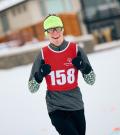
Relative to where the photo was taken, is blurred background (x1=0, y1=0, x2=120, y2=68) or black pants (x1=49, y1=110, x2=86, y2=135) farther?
blurred background (x1=0, y1=0, x2=120, y2=68)

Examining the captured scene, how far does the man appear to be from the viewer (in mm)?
4378

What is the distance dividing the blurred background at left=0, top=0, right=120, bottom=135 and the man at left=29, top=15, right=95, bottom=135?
53.1 inches

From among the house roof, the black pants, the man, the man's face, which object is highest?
the man's face

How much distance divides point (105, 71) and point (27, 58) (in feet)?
Answer: 18.7

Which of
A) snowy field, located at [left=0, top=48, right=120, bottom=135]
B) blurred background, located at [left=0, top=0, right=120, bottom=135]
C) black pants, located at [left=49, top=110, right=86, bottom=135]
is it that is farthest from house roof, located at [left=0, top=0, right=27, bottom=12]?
black pants, located at [left=49, top=110, right=86, bottom=135]

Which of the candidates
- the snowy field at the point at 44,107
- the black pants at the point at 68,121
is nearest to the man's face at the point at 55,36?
the black pants at the point at 68,121

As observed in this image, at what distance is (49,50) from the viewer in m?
4.43

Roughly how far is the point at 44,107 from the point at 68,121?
173 inches

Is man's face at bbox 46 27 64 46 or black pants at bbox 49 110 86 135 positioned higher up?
man's face at bbox 46 27 64 46

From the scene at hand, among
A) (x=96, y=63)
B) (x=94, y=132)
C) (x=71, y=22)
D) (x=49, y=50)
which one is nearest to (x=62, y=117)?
(x=49, y=50)

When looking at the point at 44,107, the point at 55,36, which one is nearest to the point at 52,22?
the point at 55,36

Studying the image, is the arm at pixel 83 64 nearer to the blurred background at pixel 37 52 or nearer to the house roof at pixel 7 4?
the blurred background at pixel 37 52

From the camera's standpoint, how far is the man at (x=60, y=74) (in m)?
4.38

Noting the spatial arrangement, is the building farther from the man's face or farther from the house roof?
the man's face
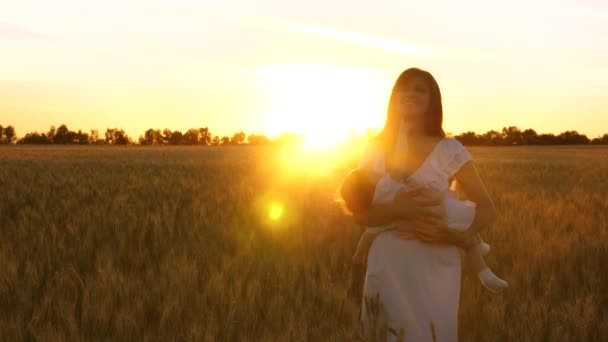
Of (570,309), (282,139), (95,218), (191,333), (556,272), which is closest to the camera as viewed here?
(191,333)

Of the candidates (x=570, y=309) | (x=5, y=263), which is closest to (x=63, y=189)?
(x=5, y=263)

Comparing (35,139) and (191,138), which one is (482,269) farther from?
(35,139)

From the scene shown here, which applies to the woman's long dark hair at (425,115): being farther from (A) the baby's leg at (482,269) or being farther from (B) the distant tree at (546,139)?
(B) the distant tree at (546,139)

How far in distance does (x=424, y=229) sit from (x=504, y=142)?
2546 inches

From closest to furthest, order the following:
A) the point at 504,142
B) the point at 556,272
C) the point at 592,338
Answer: the point at 592,338, the point at 556,272, the point at 504,142

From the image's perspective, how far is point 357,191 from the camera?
2420mm

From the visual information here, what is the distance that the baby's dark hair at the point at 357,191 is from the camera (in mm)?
2420

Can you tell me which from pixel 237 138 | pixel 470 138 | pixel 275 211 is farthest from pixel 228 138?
pixel 275 211

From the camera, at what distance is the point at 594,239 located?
4.88 metres

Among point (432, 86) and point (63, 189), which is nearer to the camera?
point (432, 86)

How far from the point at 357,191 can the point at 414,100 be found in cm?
47

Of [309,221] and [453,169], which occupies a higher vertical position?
[453,169]

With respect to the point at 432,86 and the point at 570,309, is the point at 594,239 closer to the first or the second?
the point at 570,309

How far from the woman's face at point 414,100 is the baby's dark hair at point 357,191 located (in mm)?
341
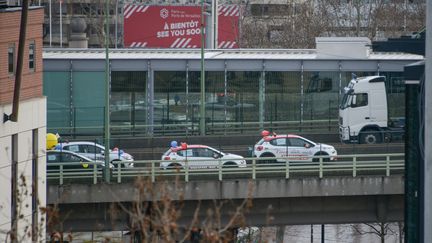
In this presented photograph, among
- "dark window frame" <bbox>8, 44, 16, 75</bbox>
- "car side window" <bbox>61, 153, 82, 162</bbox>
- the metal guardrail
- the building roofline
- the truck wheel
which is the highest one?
the building roofline

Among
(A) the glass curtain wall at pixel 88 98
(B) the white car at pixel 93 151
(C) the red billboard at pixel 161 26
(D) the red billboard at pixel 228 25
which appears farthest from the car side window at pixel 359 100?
(D) the red billboard at pixel 228 25

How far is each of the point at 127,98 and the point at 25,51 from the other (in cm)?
1765

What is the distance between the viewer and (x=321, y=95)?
43.4 meters

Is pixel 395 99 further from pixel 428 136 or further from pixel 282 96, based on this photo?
pixel 428 136

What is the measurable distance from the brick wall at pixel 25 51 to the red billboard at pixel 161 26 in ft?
108

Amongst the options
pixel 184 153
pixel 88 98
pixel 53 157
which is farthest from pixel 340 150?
pixel 53 157

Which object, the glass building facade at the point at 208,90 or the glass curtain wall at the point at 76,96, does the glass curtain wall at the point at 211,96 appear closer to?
the glass building facade at the point at 208,90

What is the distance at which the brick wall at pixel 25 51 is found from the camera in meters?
23.9

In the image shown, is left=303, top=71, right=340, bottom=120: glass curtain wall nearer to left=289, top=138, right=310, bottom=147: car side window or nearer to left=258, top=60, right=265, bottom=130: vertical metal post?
left=258, top=60, right=265, bottom=130: vertical metal post

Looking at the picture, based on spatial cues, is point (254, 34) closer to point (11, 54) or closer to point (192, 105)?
point (192, 105)

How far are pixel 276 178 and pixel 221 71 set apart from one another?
12710mm

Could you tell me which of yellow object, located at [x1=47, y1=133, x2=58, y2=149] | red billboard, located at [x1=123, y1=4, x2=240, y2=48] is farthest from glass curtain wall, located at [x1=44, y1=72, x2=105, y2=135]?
red billboard, located at [x1=123, y1=4, x2=240, y2=48]

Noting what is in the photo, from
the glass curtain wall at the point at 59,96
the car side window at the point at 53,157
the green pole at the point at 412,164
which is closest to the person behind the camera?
the green pole at the point at 412,164

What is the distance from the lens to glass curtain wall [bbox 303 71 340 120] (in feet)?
141
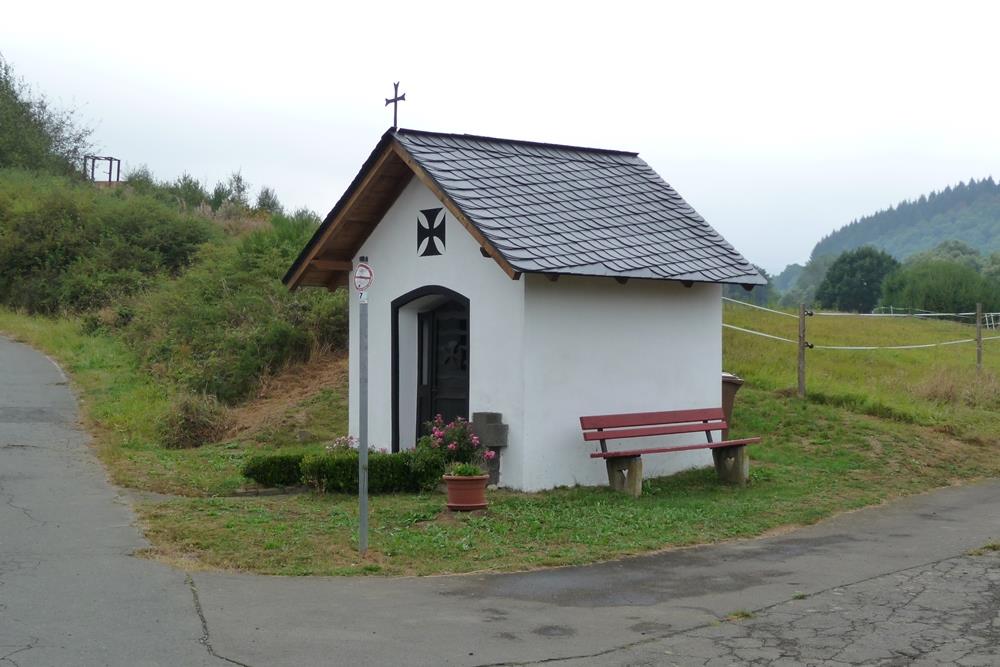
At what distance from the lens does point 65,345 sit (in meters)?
27.1

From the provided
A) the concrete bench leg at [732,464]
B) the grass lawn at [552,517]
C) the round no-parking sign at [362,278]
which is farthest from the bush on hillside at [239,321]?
the round no-parking sign at [362,278]

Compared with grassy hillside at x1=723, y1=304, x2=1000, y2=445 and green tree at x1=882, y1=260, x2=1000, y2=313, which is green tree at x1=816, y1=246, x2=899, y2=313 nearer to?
green tree at x1=882, y1=260, x2=1000, y2=313

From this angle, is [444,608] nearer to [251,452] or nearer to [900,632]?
[900,632]

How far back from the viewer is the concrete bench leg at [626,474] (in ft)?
41.5

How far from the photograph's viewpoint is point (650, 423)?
13430 millimetres

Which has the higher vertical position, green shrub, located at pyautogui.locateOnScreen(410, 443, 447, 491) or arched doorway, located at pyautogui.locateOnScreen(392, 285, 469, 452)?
arched doorway, located at pyautogui.locateOnScreen(392, 285, 469, 452)

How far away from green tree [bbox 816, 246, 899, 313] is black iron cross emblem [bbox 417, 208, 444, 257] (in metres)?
85.7

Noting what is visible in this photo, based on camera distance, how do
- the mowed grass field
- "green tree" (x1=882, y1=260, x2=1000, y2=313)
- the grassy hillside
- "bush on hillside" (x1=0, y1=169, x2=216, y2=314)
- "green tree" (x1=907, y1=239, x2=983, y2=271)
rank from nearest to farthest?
1. the mowed grass field
2. the grassy hillside
3. "bush on hillside" (x1=0, y1=169, x2=216, y2=314)
4. "green tree" (x1=882, y1=260, x2=1000, y2=313)
5. "green tree" (x1=907, y1=239, x2=983, y2=271)

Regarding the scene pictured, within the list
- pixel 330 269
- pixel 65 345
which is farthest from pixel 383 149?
pixel 65 345

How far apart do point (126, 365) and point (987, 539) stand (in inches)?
744

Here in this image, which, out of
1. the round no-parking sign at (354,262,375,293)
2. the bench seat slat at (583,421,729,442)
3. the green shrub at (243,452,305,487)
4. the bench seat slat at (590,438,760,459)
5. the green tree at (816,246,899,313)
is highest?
the green tree at (816,246,899,313)

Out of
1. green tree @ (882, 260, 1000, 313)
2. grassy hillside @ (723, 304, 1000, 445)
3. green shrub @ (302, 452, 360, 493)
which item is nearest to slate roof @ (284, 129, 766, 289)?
green shrub @ (302, 452, 360, 493)

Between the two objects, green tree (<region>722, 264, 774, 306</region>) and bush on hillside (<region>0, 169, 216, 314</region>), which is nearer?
green tree (<region>722, 264, 774, 306</region>)

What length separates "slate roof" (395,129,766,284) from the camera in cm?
1268
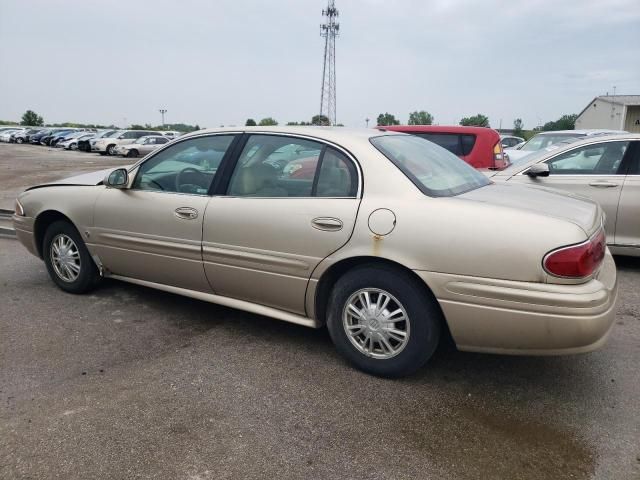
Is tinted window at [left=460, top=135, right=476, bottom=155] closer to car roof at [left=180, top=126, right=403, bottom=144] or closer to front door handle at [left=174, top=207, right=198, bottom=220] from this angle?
car roof at [left=180, top=126, right=403, bottom=144]

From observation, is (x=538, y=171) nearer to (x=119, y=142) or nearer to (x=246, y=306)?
(x=246, y=306)

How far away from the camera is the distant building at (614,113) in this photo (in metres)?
41.1

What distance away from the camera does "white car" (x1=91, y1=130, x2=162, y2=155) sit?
30562 millimetres

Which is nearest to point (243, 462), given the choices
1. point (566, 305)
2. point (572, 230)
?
point (566, 305)

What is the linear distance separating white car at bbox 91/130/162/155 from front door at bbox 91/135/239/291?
92.8ft

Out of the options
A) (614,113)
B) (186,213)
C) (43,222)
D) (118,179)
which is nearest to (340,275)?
(186,213)

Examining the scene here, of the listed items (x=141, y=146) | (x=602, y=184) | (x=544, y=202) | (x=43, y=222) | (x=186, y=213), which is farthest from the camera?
(x=141, y=146)

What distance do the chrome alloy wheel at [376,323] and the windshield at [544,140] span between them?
10.0m

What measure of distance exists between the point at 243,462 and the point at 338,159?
184cm

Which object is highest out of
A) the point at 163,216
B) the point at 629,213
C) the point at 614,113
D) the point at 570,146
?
the point at 614,113

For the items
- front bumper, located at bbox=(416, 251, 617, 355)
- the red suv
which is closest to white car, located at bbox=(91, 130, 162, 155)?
the red suv

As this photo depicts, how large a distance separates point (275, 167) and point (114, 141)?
29759 mm

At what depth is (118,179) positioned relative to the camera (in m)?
4.22

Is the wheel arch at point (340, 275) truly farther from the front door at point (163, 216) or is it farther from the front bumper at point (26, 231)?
the front bumper at point (26, 231)
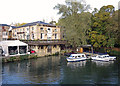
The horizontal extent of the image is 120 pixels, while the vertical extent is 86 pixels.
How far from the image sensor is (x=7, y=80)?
Answer: 23.3m

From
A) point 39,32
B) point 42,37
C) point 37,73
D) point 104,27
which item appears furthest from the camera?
point 42,37

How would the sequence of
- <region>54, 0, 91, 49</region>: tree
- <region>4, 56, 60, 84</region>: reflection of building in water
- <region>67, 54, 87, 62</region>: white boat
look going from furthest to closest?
<region>54, 0, 91, 49</region>: tree
<region>67, 54, 87, 62</region>: white boat
<region>4, 56, 60, 84</region>: reflection of building in water

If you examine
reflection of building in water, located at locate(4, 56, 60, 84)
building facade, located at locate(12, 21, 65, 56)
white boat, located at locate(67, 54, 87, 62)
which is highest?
building facade, located at locate(12, 21, 65, 56)

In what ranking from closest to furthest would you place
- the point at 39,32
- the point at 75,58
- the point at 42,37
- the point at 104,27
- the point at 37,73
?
the point at 37,73 → the point at 75,58 → the point at 104,27 → the point at 39,32 → the point at 42,37

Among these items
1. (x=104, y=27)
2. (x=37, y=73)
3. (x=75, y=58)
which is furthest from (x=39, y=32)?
(x=37, y=73)

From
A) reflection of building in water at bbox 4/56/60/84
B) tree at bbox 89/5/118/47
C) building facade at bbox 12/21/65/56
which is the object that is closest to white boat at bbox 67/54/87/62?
reflection of building in water at bbox 4/56/60/84

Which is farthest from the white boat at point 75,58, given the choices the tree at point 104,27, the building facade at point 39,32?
the building facade at point 39,32

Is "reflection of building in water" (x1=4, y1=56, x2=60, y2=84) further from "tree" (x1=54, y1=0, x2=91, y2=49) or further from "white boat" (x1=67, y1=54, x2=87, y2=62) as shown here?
"tree" (x1=54, y1=0, x2=91, y2=49)

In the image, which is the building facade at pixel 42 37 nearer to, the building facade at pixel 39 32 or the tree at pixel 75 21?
the building facade at pixel 39 32

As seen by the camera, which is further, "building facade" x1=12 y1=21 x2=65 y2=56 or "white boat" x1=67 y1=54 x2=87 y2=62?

### [Exercise task]
Give back exactly the lines from the one containing "If you examine" to the end of the material, both ends included.

### [Finished exercise]
If you examine
reflection of building in water, located at locate(4, 56, 60, 84)
building facade, located at locate(12, 21, 65, 56)
white boat, located at locate(67, 54, 87, 62)
which is highest?
building facade, located at locate(12, 21, 65, 56)

In what ranking from closest to furthest would you place
- the point at 39,32
- the point at 75,58
- the point at 42,37
- the point at 104,27
- the point at 37,73
?
the point at 37,73 → the point at 75,58 → the point at 104,27 → the point at 39,32 → the point at 42,37

Among these items
1. (x=104, y=27)
2. (x=37, y=73)
3. (x=75, y=58)
which is furthest from (x=39, y=32)?
(x=37, y=73)

From
A) reflection of building in water at bbox 4/56/60/84
B) tree at bbox 89/5/118/47
C) building facade at bbox 12/21/65/56
which is the object that is closest to white boat at bbox 67/54/87/62?
reflection of building in water at bbox 4/56/60/84

Which is farthest from the white boat at point 75,58, given the choices the tree at point 104,27, the building facade at point 39,32?
the building facade at point 39,32

Is "reflection of building in water" (x1=4, y1=56, x2=60, y2=84) further from "tree" (x1=54, y1=0, x2=91, y2=49) or further from "white boat" (x1=67, y1=54, x2=87, y2=62) as shown here?
"tree" (x1=54, y1=0, x2=91, y2=49)

In the image, which is the building facade at pixel 42 37 nearer to, the building facade at pixel 39 32 or the tree at pixel 75 21?
the building facade at pixel 39 32

As seen by the camera, which is further, "building facade" x1=12 y1=21 x2=65 y2=56 or "white boat" x1=67 y1=54 x2=87 y2=62?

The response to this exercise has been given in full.